■ **STORED RECORDS**
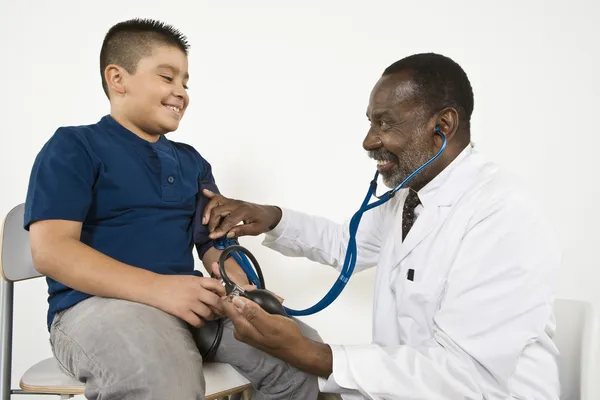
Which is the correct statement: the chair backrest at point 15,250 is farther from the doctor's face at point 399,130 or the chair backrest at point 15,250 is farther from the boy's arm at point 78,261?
the doctor's face at point 399,130

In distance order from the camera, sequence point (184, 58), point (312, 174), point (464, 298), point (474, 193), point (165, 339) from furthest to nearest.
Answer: point (312, 174) → point (184, 58) → point (474, 193) → point (464, 298) → point (165, 339)

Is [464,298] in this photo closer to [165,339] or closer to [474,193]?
[474,193]

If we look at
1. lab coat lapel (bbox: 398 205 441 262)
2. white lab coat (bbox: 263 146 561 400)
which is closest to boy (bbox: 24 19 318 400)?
white lab coat (bbox: 263 146 561 400)

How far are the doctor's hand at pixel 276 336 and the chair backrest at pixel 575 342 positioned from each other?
54cm

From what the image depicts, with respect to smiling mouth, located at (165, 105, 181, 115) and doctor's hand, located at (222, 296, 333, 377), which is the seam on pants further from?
smiling mouth, located at (165, 105, 181, 115)

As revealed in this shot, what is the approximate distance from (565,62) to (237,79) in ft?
3.93

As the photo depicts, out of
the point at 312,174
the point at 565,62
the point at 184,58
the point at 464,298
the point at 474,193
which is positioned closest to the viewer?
the point at 464,298

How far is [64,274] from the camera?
3.95ft

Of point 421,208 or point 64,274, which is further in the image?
point 421,208

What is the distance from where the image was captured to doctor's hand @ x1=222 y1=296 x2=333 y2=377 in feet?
3.75

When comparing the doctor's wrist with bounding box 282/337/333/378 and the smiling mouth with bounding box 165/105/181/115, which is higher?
the smiling mouth with bounding box 165/105/181/115

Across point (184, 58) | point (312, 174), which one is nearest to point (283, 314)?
point (184, 58)

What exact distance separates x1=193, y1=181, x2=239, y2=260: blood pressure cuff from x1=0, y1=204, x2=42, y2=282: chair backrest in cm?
47

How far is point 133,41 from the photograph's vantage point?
60.5 inches
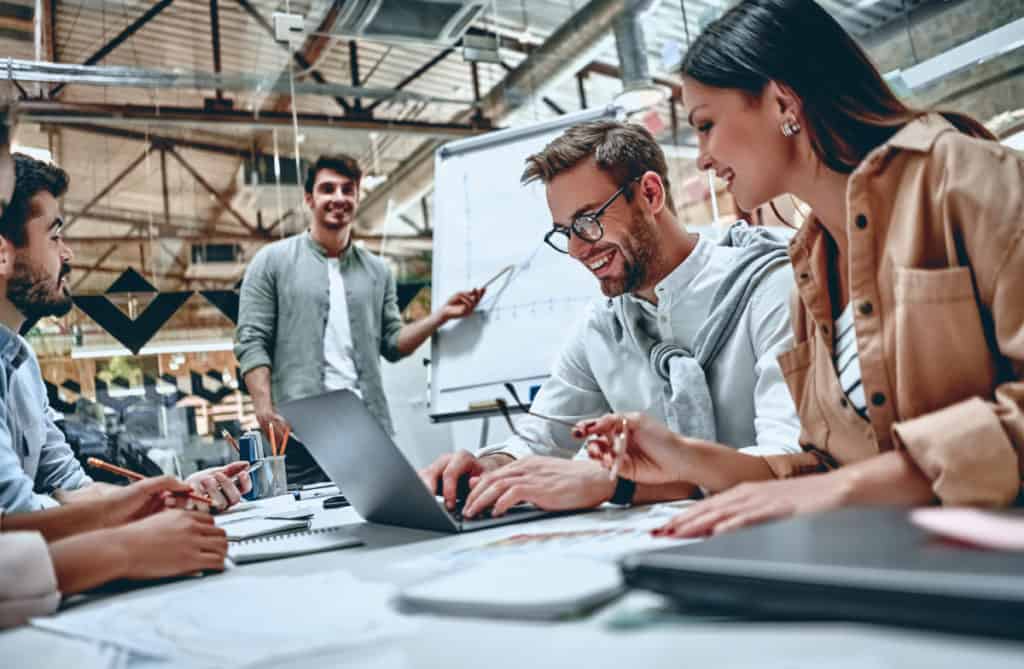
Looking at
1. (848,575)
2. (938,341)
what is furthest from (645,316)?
(848,575)

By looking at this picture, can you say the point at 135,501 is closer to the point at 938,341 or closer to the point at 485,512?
the point at 485,512

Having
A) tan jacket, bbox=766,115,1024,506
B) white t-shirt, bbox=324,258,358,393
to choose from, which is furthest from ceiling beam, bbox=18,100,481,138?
tan jacket, bbox=766,115,1024,506

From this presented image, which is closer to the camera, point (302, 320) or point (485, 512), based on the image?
point (485, 512)

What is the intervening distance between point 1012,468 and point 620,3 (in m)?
4.76

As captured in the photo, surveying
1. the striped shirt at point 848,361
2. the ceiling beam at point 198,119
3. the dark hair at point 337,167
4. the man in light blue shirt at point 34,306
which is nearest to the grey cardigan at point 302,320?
the dark hair at point 337,167

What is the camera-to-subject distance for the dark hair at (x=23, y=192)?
1980mm

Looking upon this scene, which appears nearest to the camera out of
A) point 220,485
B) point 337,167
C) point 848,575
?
point 848,575

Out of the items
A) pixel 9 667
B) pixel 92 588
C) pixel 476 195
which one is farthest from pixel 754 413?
pixel 476 195

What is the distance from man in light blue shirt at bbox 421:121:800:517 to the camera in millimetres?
1445

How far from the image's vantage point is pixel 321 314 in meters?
3.22

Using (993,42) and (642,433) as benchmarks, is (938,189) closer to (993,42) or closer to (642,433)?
(642,433)

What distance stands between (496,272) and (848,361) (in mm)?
1733

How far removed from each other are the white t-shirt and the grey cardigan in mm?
20

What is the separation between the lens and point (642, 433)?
3.54 feet
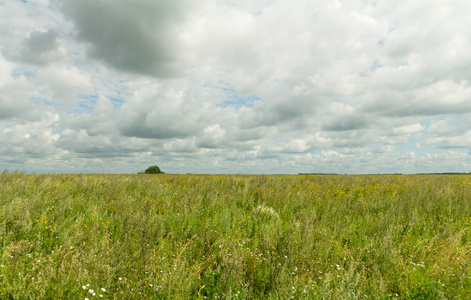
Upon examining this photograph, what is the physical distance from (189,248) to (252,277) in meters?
1.16

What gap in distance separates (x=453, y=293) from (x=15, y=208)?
23.3 feet

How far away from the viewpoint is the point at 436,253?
435 centimetres

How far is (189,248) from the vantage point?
3980 millimetres

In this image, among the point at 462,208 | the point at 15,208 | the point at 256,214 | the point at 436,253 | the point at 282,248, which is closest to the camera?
the point at 282,248

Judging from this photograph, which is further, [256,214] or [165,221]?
[256,214]

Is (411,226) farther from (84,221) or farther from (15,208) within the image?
(15,208)

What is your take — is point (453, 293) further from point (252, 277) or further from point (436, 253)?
point (252, 277)

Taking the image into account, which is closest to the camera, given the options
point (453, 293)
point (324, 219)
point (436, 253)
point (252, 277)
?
point (453, 293)

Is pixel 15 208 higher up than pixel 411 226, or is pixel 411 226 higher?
pixel 15 208

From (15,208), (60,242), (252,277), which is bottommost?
(252,277)

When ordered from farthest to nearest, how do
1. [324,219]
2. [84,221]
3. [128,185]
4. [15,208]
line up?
[128,185], [324,219], [84,221], [15,208]

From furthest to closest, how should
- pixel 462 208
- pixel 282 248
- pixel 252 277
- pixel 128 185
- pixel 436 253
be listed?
pixel 128 185, pixel 462 208, pixel 436 253, pixel 282 248, pixel 252 277

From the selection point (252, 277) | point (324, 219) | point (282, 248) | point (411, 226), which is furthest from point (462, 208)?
point (252, 277)

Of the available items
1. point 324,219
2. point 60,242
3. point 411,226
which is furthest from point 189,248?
point 411,226
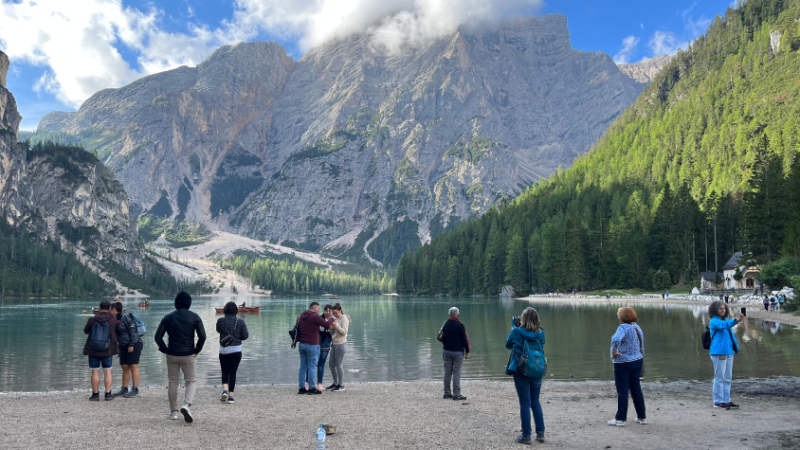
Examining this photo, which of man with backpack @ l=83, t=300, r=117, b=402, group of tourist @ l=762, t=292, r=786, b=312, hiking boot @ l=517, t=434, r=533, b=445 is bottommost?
group of tourist @ l=762, t=292, r=786, b=312

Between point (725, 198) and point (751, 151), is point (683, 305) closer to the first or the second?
point (725, 198)

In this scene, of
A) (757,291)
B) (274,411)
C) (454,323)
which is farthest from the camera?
(757,291)

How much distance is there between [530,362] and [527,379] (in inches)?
21.1

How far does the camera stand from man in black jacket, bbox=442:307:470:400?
21.1 m

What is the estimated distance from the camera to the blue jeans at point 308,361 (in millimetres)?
22766

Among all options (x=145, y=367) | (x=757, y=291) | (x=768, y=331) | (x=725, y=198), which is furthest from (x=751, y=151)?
(x=145, y=367)

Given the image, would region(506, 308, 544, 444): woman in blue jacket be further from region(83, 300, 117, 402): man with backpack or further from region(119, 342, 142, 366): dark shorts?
region(119, 342, 142, 366): dark shorts

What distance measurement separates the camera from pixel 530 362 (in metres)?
14.5

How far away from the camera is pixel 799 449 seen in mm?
13297

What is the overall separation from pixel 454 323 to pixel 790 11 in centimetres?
21745

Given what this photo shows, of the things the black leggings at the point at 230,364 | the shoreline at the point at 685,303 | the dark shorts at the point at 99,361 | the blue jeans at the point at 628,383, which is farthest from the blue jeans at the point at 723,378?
the shoreline at the point at 685,303

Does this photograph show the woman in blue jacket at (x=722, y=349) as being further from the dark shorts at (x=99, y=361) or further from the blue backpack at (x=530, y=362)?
the dark shorts at (x=99, y=361)

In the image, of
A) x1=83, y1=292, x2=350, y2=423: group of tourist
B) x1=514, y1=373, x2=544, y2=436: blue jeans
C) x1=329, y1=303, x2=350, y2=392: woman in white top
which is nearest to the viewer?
x1=514, y1=373, x2=544, y2=436: blue jeans

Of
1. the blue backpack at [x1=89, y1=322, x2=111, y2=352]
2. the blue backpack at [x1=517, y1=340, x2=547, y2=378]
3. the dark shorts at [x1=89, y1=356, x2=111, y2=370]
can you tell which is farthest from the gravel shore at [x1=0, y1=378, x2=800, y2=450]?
the blue backpack at [x1=89, y1=322, x2=111, y2=352]
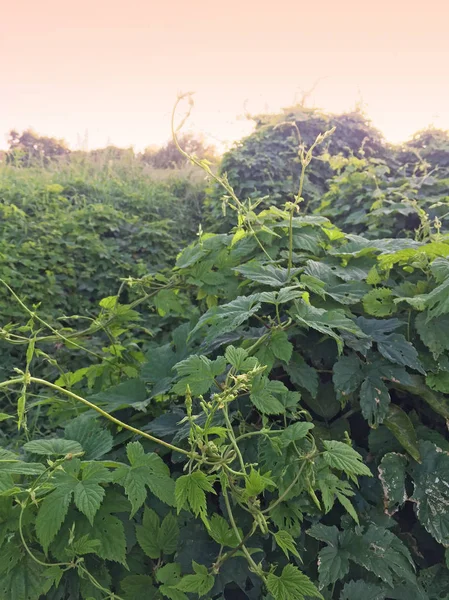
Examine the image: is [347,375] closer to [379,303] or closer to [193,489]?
[379,303]

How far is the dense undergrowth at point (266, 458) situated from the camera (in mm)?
886

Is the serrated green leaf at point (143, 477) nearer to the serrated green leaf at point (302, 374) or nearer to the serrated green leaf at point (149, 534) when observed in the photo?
the serrated green leaf at point (149, 534)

■ **GOAL**
Rewrite the entries from the line containing "What is the overall" through the end of the entries, inclusive, replacing "gravel shore" with "pebble beach" and leaving everything else unchanged. Omit the pictures from your answer.

■ **RESPONSE BELOW**
What is the overall separation from pixel 454 323 to pixel 790 11 in centimetres?
21745

Given what this photo shows, of the things the black leggings at the point at 230,364 | the shoreline at the point at 685,303 | the dark shorts at the point at 99,361 | the blue jeans at the point at 628,383, which is farthest from the blue jeans at the point at 723,378?
the shoreline at the point at 685,303

Does this photograph show the woman in blue jacket at (x=722, y=349) as being further from the dark shorts at (x=99, y=361) or further from the blue backpack at (x=530, y=362)?
the dark shorts at (x=99, y=361)

In the image, of
A) x1=83, y1=292, x2=350, y2=423: group of tourist
B) x1=514, y1=373, x2=544, y2=436: blue jeans
C) x1=329, y1=303, x2=350, y2=392: woman in white top
which is nearest to the viewer?
x1=514, y1=373, x2=544, y2=436: blue jeans

Of
1. the blue backpack at [x1=89, y1=322, x2=111, y2=352]
2. the blue backpack at [x1=517, y1=340, x2=547, y2=378]
3. the dark shorts at [x1=89, y1=356, x2=111, y2=370]
can you tell which is farthest from the pebble beach at [x1=0, y1=378, x2=800, y2=450]?
the blue backpack at [x1=89, y1=322, x2=111, y2=352]
Examine the image: is [347,375] closer to [379,303] or closer to [193,489]?
[379,303]

How far is the dense undergrowth at point (266, 458) situated from the camera (in mm)?
886

Is the serrated green leaf at point (143, 477) nearer to the serrated green leaf at point (302, 374) or nearer to the serrated green leaf at point (149, 534) when observed in the photo?
the serrated green leaf at point (149, 534)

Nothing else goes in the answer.